Com todo o afeto, abençoa-vos

o vosso Padre

+ Javier

Roma, 1 de fevereiro de 2014

[1] Congregação para as Causas dos Santos, Decreto sobre as virtudes do Servo de Deus Álvaro del Portillo , Roma, 28‑VI‑2012.

[2] Mt 25, 21.

[3] Cfr. Congregação do Culto Divino e Disciplina dos Sacramentos, Decreto pelo qual se aprova o calendário próprio da Prelatura pessoal da Santa Cruz e Opus Dei , Roma, 10‑XII‑2012.

[4] S. Josemaria, Ata de consagração de um altar, 21-X-1972.

[5] Papa Francisco, Enc.
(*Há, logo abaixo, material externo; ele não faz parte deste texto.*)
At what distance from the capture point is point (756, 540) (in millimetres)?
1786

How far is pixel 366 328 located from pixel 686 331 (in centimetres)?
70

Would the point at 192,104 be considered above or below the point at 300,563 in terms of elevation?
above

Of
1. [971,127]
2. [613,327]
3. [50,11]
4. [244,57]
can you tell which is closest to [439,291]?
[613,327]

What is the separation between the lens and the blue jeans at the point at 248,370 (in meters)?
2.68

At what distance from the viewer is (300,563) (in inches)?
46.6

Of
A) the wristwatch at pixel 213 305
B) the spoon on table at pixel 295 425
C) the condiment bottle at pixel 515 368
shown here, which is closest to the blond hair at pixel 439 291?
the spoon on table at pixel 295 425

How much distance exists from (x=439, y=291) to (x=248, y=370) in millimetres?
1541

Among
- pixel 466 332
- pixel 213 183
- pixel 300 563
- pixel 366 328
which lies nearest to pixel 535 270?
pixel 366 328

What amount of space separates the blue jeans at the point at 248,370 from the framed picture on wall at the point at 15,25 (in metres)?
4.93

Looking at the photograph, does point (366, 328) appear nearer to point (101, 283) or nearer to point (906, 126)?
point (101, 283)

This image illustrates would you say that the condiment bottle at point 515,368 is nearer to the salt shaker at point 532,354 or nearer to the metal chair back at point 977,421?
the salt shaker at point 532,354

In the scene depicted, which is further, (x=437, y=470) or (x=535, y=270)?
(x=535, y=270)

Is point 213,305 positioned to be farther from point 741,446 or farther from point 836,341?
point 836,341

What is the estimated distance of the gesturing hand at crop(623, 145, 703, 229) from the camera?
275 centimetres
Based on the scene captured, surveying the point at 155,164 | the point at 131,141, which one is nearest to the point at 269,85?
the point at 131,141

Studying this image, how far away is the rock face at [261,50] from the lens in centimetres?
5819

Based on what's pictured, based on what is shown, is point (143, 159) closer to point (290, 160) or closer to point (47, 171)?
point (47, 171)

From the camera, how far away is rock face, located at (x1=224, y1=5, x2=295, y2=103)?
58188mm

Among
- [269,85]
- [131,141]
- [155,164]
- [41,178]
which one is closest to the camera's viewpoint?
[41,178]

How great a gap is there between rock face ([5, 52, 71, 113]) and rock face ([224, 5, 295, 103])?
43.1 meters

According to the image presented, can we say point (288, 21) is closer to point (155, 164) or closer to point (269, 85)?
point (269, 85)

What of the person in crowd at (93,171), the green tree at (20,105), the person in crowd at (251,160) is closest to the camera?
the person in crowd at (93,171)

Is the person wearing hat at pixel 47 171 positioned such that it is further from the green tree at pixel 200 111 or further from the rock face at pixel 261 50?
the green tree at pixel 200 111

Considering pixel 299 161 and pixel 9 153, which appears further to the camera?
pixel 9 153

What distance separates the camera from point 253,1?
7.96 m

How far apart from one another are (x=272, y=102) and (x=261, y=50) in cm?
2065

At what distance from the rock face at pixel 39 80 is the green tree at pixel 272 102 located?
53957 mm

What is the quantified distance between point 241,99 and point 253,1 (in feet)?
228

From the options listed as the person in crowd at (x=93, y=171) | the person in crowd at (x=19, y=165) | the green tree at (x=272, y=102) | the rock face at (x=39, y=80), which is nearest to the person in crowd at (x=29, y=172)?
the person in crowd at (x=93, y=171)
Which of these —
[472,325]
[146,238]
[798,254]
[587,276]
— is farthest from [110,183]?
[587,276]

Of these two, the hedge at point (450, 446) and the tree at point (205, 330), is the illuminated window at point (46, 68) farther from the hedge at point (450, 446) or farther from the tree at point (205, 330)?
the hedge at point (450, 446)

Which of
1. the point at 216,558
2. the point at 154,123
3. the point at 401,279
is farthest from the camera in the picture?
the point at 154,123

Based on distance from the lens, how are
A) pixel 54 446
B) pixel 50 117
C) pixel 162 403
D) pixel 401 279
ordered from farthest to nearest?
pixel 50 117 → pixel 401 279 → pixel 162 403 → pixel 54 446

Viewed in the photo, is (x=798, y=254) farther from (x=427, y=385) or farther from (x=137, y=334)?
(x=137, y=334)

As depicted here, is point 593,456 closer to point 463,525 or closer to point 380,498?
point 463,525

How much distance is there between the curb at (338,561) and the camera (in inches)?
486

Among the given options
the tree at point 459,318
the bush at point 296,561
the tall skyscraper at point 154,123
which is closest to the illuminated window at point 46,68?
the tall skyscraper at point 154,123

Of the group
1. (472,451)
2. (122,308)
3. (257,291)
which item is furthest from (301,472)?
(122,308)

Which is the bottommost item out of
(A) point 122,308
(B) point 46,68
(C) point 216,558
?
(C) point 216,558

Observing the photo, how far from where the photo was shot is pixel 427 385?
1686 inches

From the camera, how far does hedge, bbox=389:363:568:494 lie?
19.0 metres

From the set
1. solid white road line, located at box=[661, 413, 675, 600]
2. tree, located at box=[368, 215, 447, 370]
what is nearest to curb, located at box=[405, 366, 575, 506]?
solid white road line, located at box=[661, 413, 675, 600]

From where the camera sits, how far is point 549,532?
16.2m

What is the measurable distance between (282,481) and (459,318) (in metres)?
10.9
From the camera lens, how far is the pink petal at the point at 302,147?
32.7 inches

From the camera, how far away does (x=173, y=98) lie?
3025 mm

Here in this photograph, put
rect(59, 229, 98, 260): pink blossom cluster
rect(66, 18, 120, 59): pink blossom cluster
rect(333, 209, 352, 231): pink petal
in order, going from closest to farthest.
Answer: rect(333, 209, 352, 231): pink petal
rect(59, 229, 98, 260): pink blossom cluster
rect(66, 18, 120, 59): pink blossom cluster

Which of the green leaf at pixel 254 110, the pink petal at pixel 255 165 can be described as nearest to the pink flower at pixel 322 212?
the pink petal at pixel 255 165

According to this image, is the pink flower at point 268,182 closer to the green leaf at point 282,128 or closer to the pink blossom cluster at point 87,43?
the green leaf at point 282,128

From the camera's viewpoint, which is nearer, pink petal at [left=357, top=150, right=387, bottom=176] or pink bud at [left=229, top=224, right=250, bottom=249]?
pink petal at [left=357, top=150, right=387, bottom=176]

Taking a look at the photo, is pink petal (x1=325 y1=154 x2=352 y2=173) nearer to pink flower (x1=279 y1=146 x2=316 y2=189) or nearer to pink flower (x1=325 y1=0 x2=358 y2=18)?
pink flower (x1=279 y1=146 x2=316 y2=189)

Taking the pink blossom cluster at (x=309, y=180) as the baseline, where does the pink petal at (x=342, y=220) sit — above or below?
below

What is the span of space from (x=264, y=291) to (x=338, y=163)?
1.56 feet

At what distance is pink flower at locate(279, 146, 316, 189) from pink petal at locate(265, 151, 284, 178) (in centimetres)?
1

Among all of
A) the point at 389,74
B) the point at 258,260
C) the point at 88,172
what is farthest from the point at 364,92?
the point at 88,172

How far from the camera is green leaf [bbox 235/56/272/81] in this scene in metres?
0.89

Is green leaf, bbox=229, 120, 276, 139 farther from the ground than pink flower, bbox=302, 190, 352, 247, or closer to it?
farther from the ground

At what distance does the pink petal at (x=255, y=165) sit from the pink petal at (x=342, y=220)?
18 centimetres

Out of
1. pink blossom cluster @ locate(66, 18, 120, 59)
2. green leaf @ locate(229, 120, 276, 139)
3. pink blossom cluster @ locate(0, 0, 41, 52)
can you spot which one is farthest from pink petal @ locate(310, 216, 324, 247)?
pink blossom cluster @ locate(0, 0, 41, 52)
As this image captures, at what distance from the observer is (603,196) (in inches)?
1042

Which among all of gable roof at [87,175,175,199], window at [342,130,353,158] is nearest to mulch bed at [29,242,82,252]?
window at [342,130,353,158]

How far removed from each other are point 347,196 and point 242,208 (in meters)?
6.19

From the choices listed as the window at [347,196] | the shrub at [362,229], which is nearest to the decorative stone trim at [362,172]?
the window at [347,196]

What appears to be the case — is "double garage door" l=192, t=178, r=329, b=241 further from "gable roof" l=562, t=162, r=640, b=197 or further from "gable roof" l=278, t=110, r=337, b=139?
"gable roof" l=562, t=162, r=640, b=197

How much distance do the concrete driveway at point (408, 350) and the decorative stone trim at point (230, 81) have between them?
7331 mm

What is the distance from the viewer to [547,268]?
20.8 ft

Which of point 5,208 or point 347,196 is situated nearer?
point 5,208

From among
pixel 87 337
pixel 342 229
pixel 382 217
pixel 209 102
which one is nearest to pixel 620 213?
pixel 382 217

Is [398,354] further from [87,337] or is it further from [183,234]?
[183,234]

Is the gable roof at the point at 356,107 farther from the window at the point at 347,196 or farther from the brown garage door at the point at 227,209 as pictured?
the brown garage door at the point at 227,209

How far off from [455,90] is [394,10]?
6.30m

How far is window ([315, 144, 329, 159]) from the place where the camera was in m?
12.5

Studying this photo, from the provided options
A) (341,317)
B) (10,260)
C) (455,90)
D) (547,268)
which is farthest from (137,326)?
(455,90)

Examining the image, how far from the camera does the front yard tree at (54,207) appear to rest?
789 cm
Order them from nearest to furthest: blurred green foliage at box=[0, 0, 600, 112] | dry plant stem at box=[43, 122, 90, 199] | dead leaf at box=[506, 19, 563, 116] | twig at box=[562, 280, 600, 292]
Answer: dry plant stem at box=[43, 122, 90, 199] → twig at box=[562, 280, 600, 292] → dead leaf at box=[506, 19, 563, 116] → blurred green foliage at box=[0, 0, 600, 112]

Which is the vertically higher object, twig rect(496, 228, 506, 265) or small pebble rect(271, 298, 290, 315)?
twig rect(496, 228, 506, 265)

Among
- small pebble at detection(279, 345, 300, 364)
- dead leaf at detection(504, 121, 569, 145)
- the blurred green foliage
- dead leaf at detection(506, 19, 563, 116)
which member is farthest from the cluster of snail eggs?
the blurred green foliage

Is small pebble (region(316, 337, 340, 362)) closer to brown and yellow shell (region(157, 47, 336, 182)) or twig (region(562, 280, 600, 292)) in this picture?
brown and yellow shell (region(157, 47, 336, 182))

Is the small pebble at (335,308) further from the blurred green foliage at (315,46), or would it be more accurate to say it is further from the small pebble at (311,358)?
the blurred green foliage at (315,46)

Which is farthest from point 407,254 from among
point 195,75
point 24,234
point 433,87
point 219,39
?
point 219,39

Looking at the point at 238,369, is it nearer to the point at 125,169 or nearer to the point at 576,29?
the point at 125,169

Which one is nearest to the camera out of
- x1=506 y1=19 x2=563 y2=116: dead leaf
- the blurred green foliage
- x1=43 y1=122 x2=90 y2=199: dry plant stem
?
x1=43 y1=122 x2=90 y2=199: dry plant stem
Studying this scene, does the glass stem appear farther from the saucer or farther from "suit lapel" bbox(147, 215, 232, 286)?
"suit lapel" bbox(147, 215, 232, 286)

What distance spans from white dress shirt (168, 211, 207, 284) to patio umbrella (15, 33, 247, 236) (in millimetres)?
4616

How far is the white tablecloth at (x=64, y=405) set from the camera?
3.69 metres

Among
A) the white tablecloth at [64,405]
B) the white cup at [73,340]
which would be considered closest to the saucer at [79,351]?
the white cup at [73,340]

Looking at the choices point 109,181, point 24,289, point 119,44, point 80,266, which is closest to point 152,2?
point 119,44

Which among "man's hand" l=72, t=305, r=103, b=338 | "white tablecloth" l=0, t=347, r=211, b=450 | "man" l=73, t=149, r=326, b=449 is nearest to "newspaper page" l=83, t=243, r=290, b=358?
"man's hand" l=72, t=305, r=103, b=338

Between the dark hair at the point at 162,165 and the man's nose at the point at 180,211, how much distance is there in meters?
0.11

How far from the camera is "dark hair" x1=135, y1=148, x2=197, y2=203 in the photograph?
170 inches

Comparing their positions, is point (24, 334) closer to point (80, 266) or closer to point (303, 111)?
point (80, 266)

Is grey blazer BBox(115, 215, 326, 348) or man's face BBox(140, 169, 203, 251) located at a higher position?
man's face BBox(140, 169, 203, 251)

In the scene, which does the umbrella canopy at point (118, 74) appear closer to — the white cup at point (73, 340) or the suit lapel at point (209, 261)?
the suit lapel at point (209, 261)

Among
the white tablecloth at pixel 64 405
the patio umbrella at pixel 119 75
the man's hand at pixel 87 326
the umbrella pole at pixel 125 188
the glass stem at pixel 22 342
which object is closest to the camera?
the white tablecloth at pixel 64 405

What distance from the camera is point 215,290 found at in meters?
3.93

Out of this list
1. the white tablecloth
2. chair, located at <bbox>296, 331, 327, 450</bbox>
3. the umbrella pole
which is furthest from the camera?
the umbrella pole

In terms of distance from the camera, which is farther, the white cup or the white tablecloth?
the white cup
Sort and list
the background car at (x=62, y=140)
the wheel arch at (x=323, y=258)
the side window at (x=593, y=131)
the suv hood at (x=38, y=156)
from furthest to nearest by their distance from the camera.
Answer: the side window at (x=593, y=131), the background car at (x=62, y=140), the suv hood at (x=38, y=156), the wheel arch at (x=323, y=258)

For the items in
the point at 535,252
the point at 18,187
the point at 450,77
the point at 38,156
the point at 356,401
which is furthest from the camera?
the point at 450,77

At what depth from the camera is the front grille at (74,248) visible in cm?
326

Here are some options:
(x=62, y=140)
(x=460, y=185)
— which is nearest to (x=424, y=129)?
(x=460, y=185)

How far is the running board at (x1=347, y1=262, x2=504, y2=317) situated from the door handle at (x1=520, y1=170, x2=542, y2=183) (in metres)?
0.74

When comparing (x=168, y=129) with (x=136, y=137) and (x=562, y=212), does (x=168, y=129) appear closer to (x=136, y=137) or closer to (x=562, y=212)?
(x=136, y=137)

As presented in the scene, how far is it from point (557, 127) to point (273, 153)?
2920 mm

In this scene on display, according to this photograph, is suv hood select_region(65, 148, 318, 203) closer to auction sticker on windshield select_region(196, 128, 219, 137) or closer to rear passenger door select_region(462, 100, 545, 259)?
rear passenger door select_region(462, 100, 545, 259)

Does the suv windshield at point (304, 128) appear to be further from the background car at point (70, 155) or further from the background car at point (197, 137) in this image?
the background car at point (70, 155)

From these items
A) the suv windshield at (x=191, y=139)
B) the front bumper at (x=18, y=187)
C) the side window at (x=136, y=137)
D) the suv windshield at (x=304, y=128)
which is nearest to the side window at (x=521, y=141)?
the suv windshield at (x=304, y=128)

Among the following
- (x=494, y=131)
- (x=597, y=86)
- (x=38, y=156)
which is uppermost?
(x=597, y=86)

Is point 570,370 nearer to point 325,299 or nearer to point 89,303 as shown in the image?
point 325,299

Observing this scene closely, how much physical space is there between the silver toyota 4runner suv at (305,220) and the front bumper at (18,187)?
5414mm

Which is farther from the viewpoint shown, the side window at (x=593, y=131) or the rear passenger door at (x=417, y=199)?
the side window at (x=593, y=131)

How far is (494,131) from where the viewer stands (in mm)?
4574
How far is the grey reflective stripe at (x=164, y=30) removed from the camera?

Lumen Fidei , 29-VI-2013, n. 56.

[6] S. Josemaria, Notas de uma Meditação, 2-XI-1958.

[7] Congregação para as Causas dos Santos, Decreto sobre as virtudes do Servo de Deus Álvaro del Portillo , Roma, 28‑VI‑2012.

[8] Congregação para as Causas dos Santos, Decreto sobre as virtudes do Servo de Deus Álvaro del Portillo , Roma, 28‑VI‑2012.

[9] Papa Francisco, Palavras no Angelus , 1-XI-2013.

[10] S.Josemaria, Notas de uma reunião familiar, 3-VI-1974.

[11] S. Josemaria, Notas de uma reunião familiar, 19-II-1974.

[12] D. Álvaro, Notas de uma meditação, 9-I-1977.